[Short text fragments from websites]
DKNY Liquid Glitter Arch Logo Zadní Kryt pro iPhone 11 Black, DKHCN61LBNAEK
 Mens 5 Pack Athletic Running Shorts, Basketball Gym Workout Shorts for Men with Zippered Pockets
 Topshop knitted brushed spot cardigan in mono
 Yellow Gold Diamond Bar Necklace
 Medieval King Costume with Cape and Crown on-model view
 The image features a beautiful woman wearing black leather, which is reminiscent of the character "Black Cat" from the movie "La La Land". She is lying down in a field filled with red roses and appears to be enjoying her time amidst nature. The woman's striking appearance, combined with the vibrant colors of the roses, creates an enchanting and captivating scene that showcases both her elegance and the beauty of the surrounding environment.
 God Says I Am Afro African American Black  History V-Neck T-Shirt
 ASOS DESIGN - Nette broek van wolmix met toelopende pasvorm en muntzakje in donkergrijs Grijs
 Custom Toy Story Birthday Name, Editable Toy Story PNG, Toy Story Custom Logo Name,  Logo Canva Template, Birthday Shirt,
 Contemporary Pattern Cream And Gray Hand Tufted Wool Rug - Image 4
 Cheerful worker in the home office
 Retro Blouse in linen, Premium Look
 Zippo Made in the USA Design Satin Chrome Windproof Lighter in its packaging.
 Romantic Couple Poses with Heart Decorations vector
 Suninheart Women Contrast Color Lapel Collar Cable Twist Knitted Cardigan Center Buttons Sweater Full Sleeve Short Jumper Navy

▶ [WORK REQUIRED]: Note each line above that holds "Logo", then copy all of them.

▶ [RESPONSE]:
DKNY Liquid Glitter Arch Logo Zadní Kryt pro iPhone 11 Black, DKHCN61LBNAEK
 Custom Toy Story Birthday Name, Editable Toy Story PNG, Toy Story Custom Logo Name,  Logo Canva Template, Birthday Shirt,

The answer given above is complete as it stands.